So, you have been sued! What records will you need?
Matters are won and lost based on the evidence put before the Court. Planned Cover Risk Manager Filomena Matti takes us through the the detailed and accurate records a defendant will need.
You may already be familiar with the sinking feeling that accompanies receiving a statement of claim or subpoena, particularly if served in person.
Once the sinking feeling subsides, and you have notified your insurer and lawyer, what is the next step? The answer is evidence, or more accurately, collating the often-voluminous records brought about by modern society which may amount to evidence at trial.
This article will explore why keeping detailed and accurate records is integral to success in the prosecution or defence of a matter. In short, who cares and why?
Defending a matter (or prosecuting one) always begins with the production of every version of a plan, scribbled file note and email, which relates to your client and the project in any way. Your lawyer will want to see everything to properly advise on your chance of success. The production of these documents to the other party and the Court is a legal procedure called “discovery”. You will be required by law to provide all documents in your possession or control which relate to the issues in the proceeding.
What do you have to produce? Everything.
The following is a non-exhaustive list of discoverable documents you might be required to produce to the Court pursuant to the Commonwealth Evidence Act:
- Contractual documents (ie, your Consultancy Agreement, Novation Deeds, compliance certificates, statutory declarations)
- Pre-negotiation documents
- Plans, sketches, drawings, computations, whether in draft or final form
- File notes
- Text messages, phone records, voicemails
- Social media posts and messages
- Emails, WhatsApp or similar chats
- Photographs, drone footage
Matters are won and lost based on the evidence put before the Court. It is therefore incredibly important that you keep proper written records as contemporaneous evidence of what happened at the time the agreement was signed, and the project was ongoing. You can’t just “know” you are right – you must prove it. The required standard of proof in civil proceedings is “the balance of probabilities”.
How do you prove it? With accurate written records.
Written evidence outweighs oral evidence because they are contemporaneous records which are not affected by the passage of time, or the prejudice of either party. In short – they usually accurately reflect what happened at the time the project was undertaken and performed, rather than trying to rely on your memory alone as to who selected a defective product five years ago.
I recently discussed the importance of accurate records with a builder who informed me that issues often arise during construction due to discrepancies between tenders and finalised plans and specifications. Somewhere between the tender and working drawings, the carefully client-selected marble tile had morphed into a “marble like” tile, which was then installed in all wet areas of the project. The client was not impressed, insisted he did not make the change and was not willing to accept the faux marble tile. The architect paid two thirds of the cost of rectification following mediation with the builder as they could not prove when the selected tile had changed due to the earlier versions of the plans and specifications being overwritten. This cost of rectification might have been avoided if the records were accurate and all versions were stored correctly.
You may be thinking, how simple, let’s get everyone typing and recording. That is true to an extent, but the real key for your organisation will be having a clear record management policy, both for internal efficiency and if you find yourself involved in mediation or litigation.
Steps in your policy should include:
- A clear, simple definition of what a record is. You may consider including a list of examples, and what they should contain. All versions of tenders, plans and specifications should be kept to avoid situations like the above.
- A system to categorise records.
- A plan for how records will be stored (electronically and, if kept, hard copy).
- A retention policy that sets out how long records should be kept (Planned Cover’s Practice Guide – Document Management recommends at least ten years, and longer if possible) and how they are to be destroyed.

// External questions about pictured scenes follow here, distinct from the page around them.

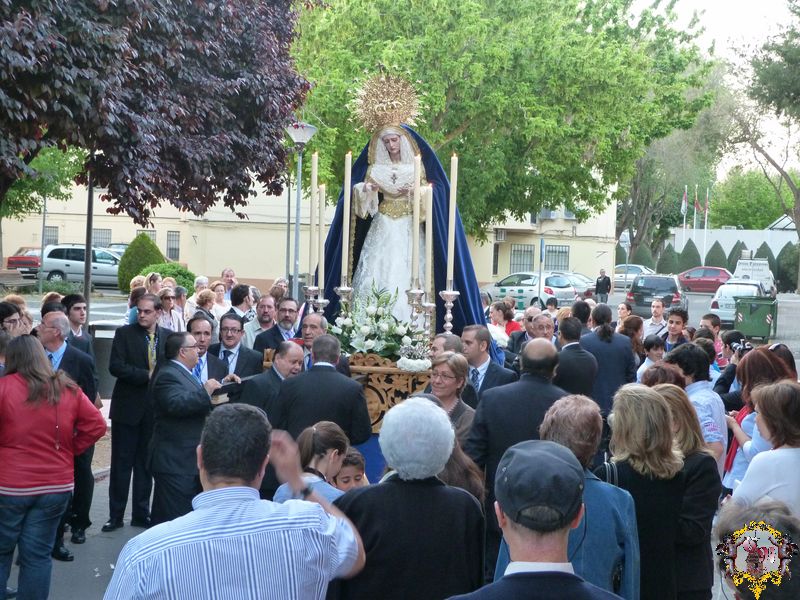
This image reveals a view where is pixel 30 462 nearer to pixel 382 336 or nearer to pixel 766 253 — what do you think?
pixel 382 336

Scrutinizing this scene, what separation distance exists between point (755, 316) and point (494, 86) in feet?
30.4

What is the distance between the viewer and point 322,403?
6656mm

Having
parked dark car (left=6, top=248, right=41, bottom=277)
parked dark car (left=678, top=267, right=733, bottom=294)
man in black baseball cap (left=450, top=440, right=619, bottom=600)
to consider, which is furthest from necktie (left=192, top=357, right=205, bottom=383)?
parked dark car (left=678, top=267, right=733, bottom=294)

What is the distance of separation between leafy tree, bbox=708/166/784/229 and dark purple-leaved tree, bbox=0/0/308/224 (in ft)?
255

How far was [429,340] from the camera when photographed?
9.30 metres

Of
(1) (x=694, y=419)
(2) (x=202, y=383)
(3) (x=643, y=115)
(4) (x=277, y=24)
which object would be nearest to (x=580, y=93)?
(3) (x=643, y=115)

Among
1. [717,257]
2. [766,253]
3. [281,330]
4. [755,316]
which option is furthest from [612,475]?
[717,257]

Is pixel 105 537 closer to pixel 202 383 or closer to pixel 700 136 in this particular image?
pixel 202 383

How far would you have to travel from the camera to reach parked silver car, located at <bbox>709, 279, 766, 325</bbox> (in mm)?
32344

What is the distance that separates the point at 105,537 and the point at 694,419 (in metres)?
5.39

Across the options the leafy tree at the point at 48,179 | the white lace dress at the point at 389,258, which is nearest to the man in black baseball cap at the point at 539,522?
the white lace dress at the point at 389,258

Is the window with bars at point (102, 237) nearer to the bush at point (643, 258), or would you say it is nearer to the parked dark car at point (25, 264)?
the parked dark car at point (25, 264)

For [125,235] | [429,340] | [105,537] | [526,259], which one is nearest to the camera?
[105,537]

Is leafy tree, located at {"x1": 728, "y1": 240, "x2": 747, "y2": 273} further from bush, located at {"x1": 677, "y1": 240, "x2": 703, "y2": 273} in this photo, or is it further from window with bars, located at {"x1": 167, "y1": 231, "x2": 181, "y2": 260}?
window with bars, located at {"x1": 167, "y1": 231, "x2": 181, "y2": 260}
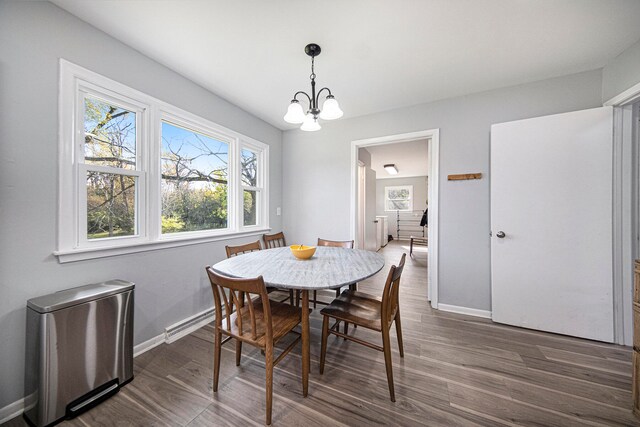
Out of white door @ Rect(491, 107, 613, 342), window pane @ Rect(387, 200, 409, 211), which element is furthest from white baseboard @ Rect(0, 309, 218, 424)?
window pane @ Rect(387, 200, 409, 211)

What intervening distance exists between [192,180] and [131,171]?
591mm

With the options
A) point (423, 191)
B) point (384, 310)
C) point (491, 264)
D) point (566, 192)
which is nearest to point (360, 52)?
point (384, 310)

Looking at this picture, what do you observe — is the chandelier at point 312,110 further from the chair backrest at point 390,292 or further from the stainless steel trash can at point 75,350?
the stainless steel trash can at point 75,350

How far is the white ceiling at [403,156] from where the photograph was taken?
4555 mm

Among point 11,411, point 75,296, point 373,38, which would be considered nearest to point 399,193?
point 373,38

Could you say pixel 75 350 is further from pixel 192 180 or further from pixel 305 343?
pixel 192 180

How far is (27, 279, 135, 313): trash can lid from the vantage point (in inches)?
47.1

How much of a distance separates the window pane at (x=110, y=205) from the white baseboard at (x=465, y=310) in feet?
10.5

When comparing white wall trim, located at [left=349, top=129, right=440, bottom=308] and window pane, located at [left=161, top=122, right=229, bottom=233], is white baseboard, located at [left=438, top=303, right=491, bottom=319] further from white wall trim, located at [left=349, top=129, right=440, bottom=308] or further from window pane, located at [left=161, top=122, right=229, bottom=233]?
window pane, located at [left=161, top=122, right=229, bottom=233]

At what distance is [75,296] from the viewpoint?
1.31 meters

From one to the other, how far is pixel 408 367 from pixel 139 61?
322 cm

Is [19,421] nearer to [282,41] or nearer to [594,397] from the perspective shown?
[282,41]

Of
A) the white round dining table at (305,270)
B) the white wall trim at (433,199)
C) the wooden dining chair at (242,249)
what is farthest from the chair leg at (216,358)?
the white wall trim at (433,199)

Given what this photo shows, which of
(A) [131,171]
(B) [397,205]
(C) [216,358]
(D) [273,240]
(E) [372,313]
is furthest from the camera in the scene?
(B) [397,205]
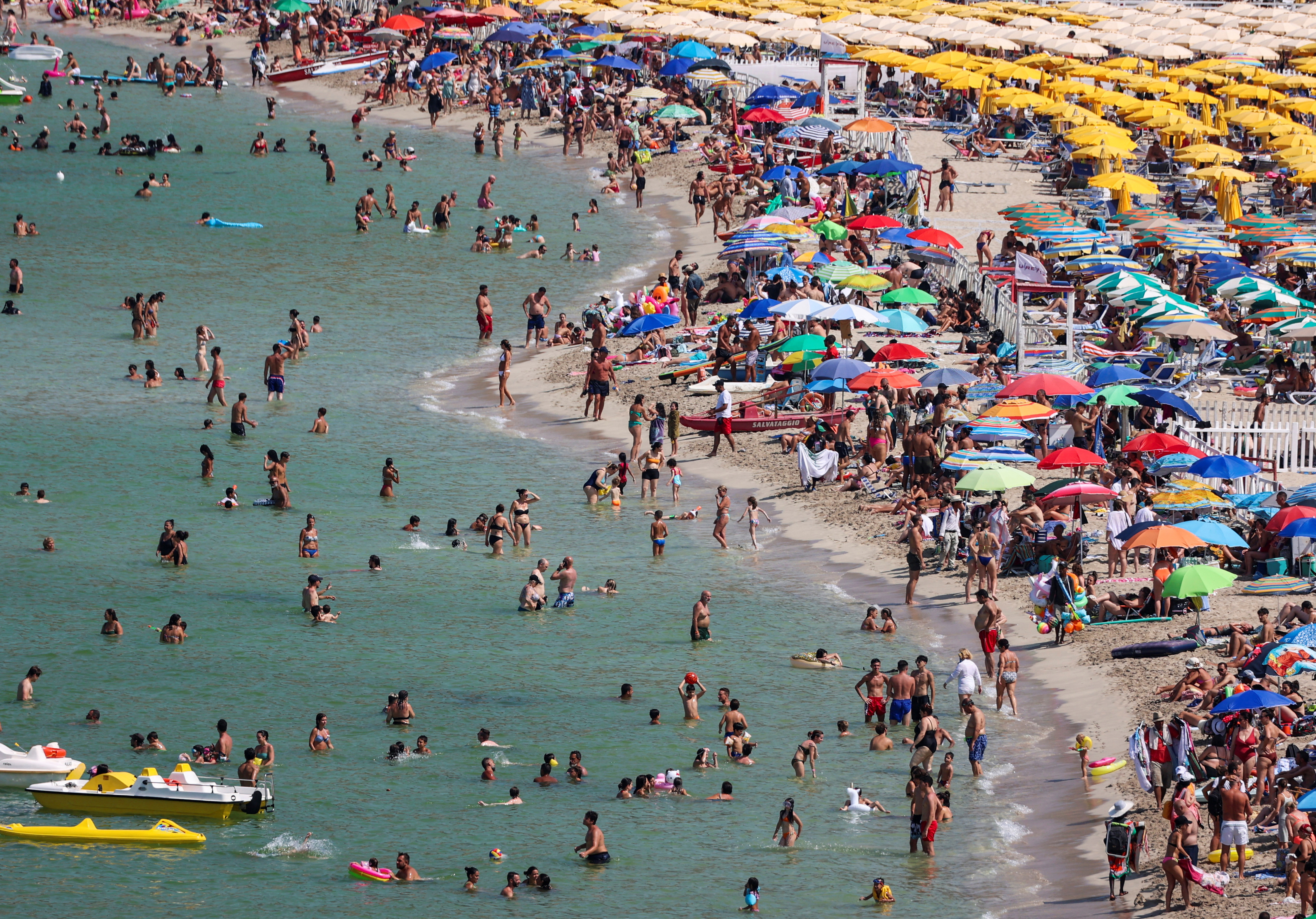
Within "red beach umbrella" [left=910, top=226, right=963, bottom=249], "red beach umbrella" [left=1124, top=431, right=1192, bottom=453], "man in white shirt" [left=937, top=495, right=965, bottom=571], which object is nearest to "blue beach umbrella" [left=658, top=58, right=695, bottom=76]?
"red beach umbrella" [left=910, top=226, right=963, bottom=249]

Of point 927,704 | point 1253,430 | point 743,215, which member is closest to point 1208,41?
point 743,215

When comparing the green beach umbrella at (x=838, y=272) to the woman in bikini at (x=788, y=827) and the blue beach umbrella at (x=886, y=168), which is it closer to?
the blue beach umbrella at (x=886, y=168)

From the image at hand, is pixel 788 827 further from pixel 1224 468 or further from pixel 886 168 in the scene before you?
pixel 886 168

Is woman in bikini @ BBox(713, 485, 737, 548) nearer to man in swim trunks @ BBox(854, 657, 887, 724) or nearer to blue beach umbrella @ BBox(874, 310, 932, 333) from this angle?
blue beach umbrella @ BBox(874, 310, 932, 333)

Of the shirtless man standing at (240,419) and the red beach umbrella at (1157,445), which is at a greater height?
the red beach umbrella at (1157,445)

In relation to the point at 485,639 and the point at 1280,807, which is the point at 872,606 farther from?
the point at 1280,807

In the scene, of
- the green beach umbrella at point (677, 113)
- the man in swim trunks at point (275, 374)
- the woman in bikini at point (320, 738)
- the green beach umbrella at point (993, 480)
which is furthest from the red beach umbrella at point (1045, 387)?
the green beach umbrella at point (677, 113)
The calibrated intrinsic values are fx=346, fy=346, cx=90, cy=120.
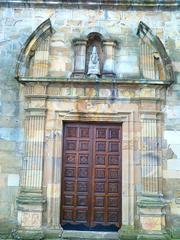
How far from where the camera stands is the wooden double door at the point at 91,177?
759cm

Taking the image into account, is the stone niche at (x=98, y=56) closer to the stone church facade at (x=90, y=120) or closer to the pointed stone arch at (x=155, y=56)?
the stone church facade at (x=90, y=120)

Your policy should also explain that if the rule of thumb is you will be required to produce “everything”, then care must be taken when recording and storing sensitive or personal information, particularly as it may have an adverse effect on the outcome of litigation. For example, simply because a document is marked “Confidential” or “Without Prejudice” does not automatically mean it is not a discoverable document or will not need to be produced pursuant to a subpoena.
Record management is everyone’s responsibility. Records should be comprehensive and accurate, and the management system intuitive and secure. After all, these records may be the very reason for your success in litigation.
Filomena Maffi is a Risk Manager with Planned Cover.
This article is only general advice in respect of risk management. It is not tailored to your individual needs or those of your business, nor is it intended to be relied upon as legal or insurance advice. For such assistance you should approach your legal and/or insurance advisors.